Mags grasped my hand in hers. "We can't go through life afraid of getting hurt. Letting ourselves fall in love means taking a risk. You'll never know what can become of this unless you try. In the long run, getting your heart broken would be so much better than never knowing what could be. Just think about that before you do anything rash."

I nodded my head and tried to smile.

"I'd better let him know you won't be coming to the phone," Mags said, getting up from the bed. "Are you sure you don't want to speak with him?"

I shook my head. "Not right now," I answered. "But please tell him I'll call him later."

There. I was one step closer to tackling the situation. I had listened to every word Mags had said, but for once in my life I questioned her judgement. I had to talk to him, there was no avoiding that, but what the hell was I going to say? I knew I had made things even more uncomfortable by avoiding him and I hoped he would understand. But it was Jake--and I knew that he would. He was amazing that way.

Mags smiled and gave me a nod then turned to leave, closing the door behind her. I laid back in my bed and stared up at the ceiling.

I never expected to fall in love with Jake, or anyone for that matter. I always figured love was something that would happen to me when I was a little bit older, maybe sometime in college. And even as I was falling, I didn't realize it. Not until Mags had pointed it out. And still, I could hardly believe it. Falling in love with Jake had happened too easily and felt so right--almost like breathing.

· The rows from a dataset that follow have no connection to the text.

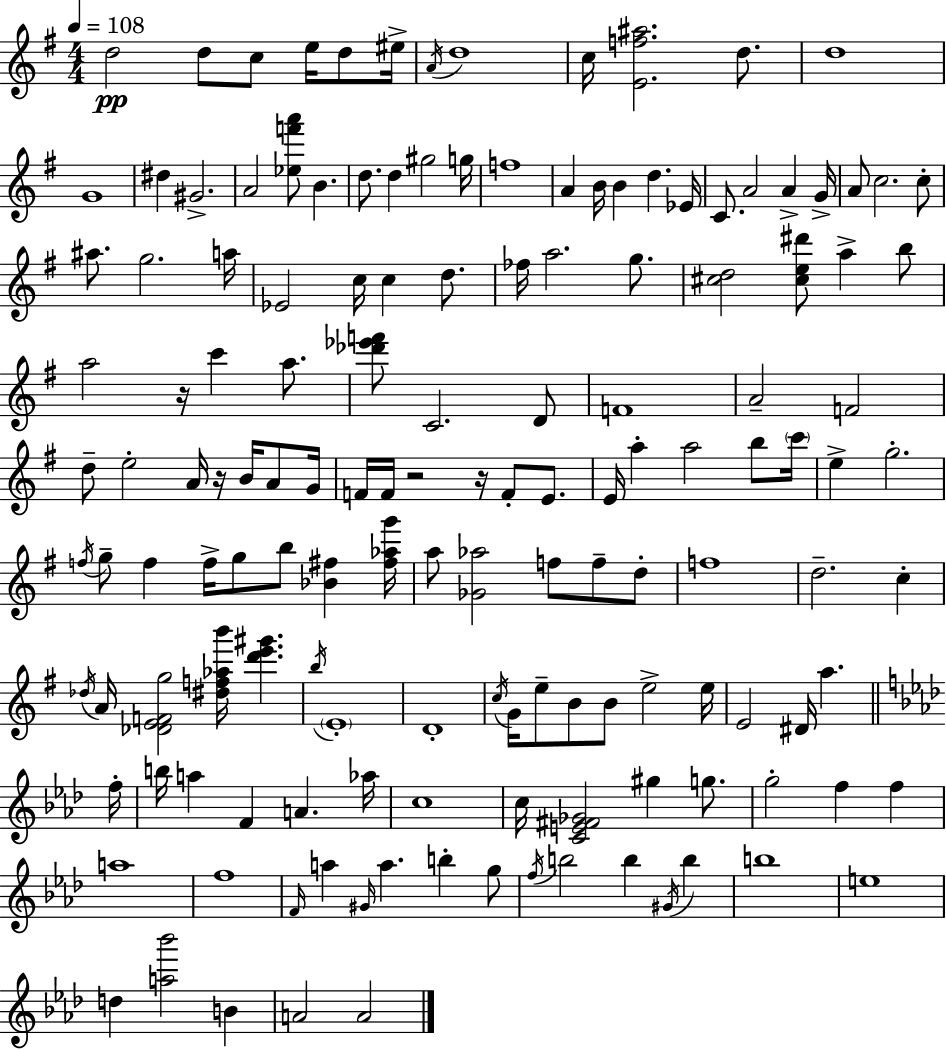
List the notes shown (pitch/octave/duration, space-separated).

D5/h D5/e C5/e E5/s D5/e EIS5/s A4/s D5/w C5/s [E4,F5,A#5]/h. D5/e. D5/w G4/w D#5/q G#4/h. A4/h [Eb5,F6,A6]/e B4/q. D5/e. D5/q G#5/h G5/s F5/w A4/q B4/s B4/q D5/q. Eb4/s C4/e. A4/h A4/q G4/s A4/e C5/h. C5/e A#5/e. G5/h. A5/s Eb4/h C5/s C5/q D5/e. FES5/s A5/h. G5/e. [C#5,D5]/h [C#5,E5,D#6]/e A5/q B5/e A5/h R/s C6/q A5/e. [Db6,Eb6,F6]/e C4/h. D4/e F4/w A4/h F4/h D5/e E5/h A4/s R/s B4/s A4/e G4/s F4/s F4/s R/h R/s F4/e E4/e. E4/s A5/q A5/h B5/e C6/s E5/q G5/h. F5/s G5/e F5/q F5/s G5/e B5/e [Bb4,F#5]/q [F#5,Ab5,G6]/s A5/e [Gb4,Ab5]/h F5/e F5/e D5/e F5/w D5/h. C5/q Db5/s A4/s [Db4,E4,F4,G5]/h [D#5,F5,Ab5,B6]/s [D6,E6,G#6]/q. B5/s E4/w D4/w C5/s G4/s E5/e B4/e B4/e E5/h E5/s E4/h D#4/s A5/q. F5/s B5/s A5/q F4/q A4/q. Ab5/s C5/w C5/s [C4,E4,F#4,Gb4]/h G#5/q G5/e. G5/h F5/q F5/q A5/w F5/w F4/s A5/q G#4/s A5/q. B5/q G5/e F5/s B5/h B5/q G#4/s B5/q B5/w E5/w D5/q [A5,Bb6]/h B4/q A4/h A4/h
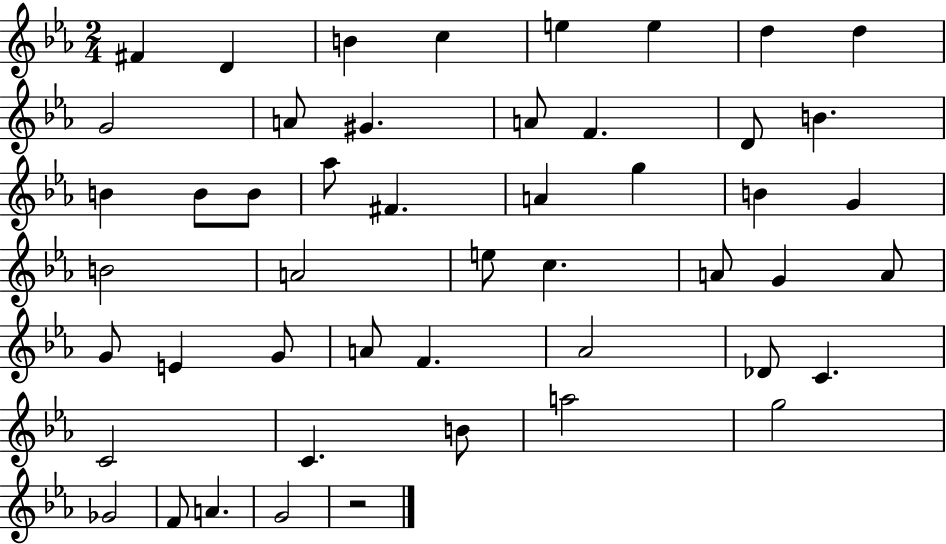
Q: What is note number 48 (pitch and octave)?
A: G4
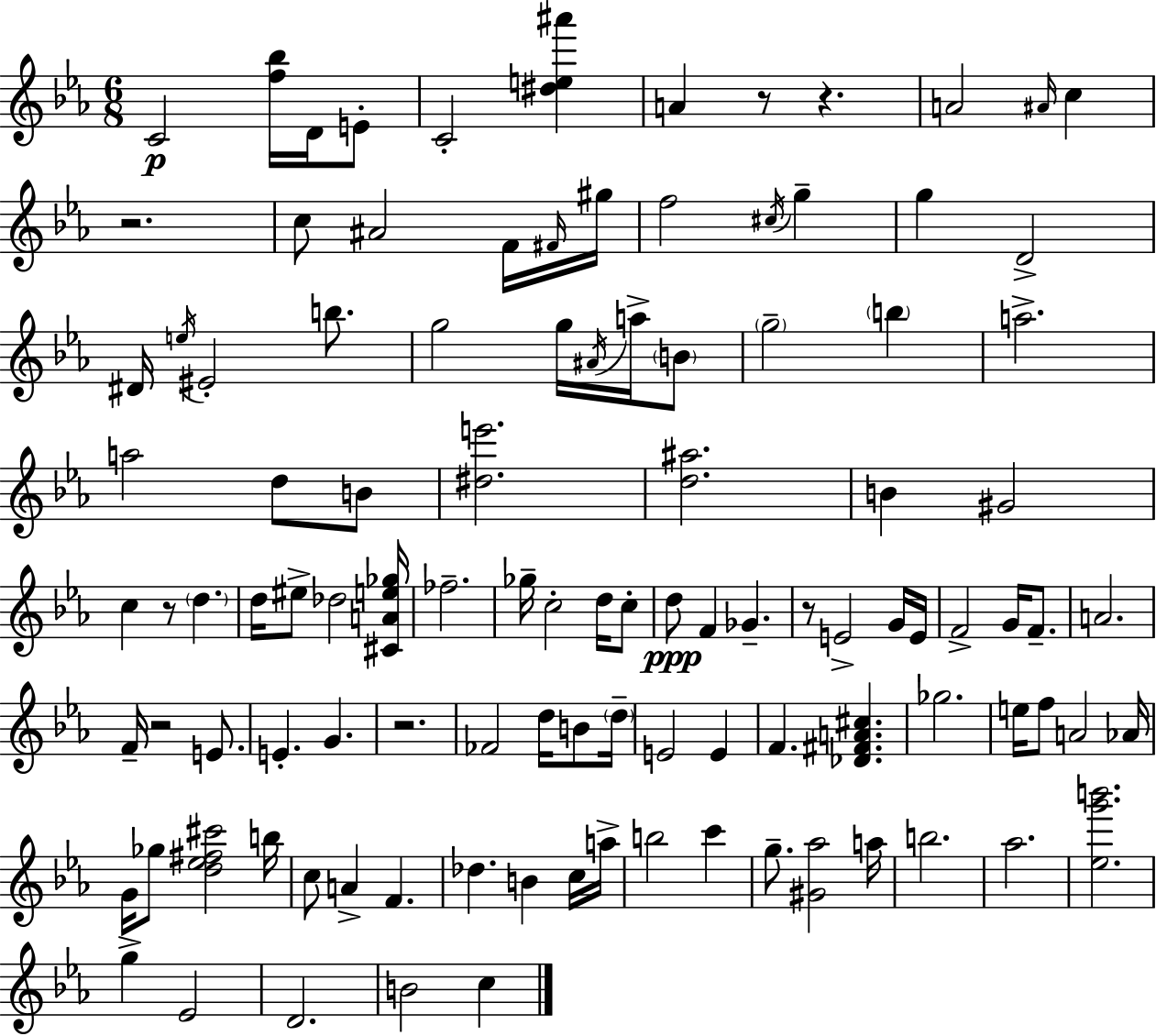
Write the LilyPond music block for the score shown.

{
  \clef treble
  \numericTimeSignature
  \time 6/8
  \key ees \major
  \repeat volta 2 { c'2\p <f'' bes''>16 d'16 e'8-. | c'2-. <dis'' e'' ais'''>4 | a'4 r8 r4. | a'2 \grace { ais'16 } c''4 | \break r2. | c''8 ais'2 f'16 | \grace { fis'16 } gis''16 f''2 \acciaccatura { cis''16 } g''4-- | g''4 d'2-> | \break dis'16 \acciaccatura { e''16 } eis'2-. | b''8. g''2 | g''16 \acciaccatura { ais'16 } a''16-> \parenthesize b'8 \parenthesize g''2-- | \parenthesize b''4 a''2.-> | \break a''2 | d''8 b'8 <dis'' e'''>2. | <d'' ais''>2. | b'4 gis'2 | \break c''4 r8 \parenthesize d''4. | d''16 eis''8-> des''2 | <cis' a' e'' ges''>16 fes''2.-- | ges''16-- c''2-. | \break d''16 c''8-. d''8\ppp f'4 ges'4.-- | r8 e'2-> | g'16 e'16 f'2-> | g'16 f'8.-- a'2. | \break f'16-- r2 | e'8. e'4.-. g'4. | r2. | fes'2 | \break d''16 b'8 \parenthesize d''16-- e'2 | e'4 f'4. <des' fis' a' cis''>4. | ges''2. | e''16 f''8 a'2 | \break aes'16 g'16 ges''8 <d'' ees'' fis'' cis'''>2 | b''16 c''8 a'4-> f'4. | des''4. b'4 | c''16 a''16-> b''2 | \break c'''4 g''8.-- <gis' aes''>2 | a''16 b''2. | aes''2. | <ees'' g''' b'''>2. | \break g''4-> ees'2 | d'2. | b'2 | c''4 } \bar "|."
}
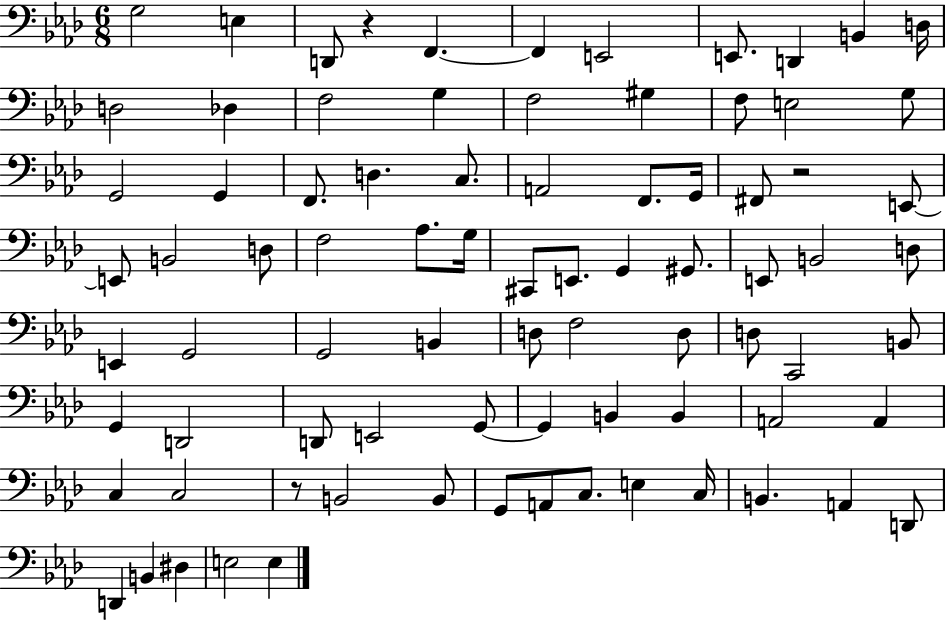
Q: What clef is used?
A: bass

We had just spent a perfect summer together, and I had tried so hard not to think about the future and him leaving. But the truth was it had always been there, looming overhead, like a giant, black storm cloud ready to burst. I had fallen in love with the one boy I couldn't be with. And I kind of felt like if I leaned on him now when I actually needed him most, I would only grow to love him more. And I wasn't sure I could take that kind of pain.

Sighing deeply, I wiped at the tears that had started falling again. What was I going to do? I sat up in bed and reached for my cell phone. The only thing I could do was hit the problem head on and stop acting like such a wimp.

I found Jake's number and hit "call".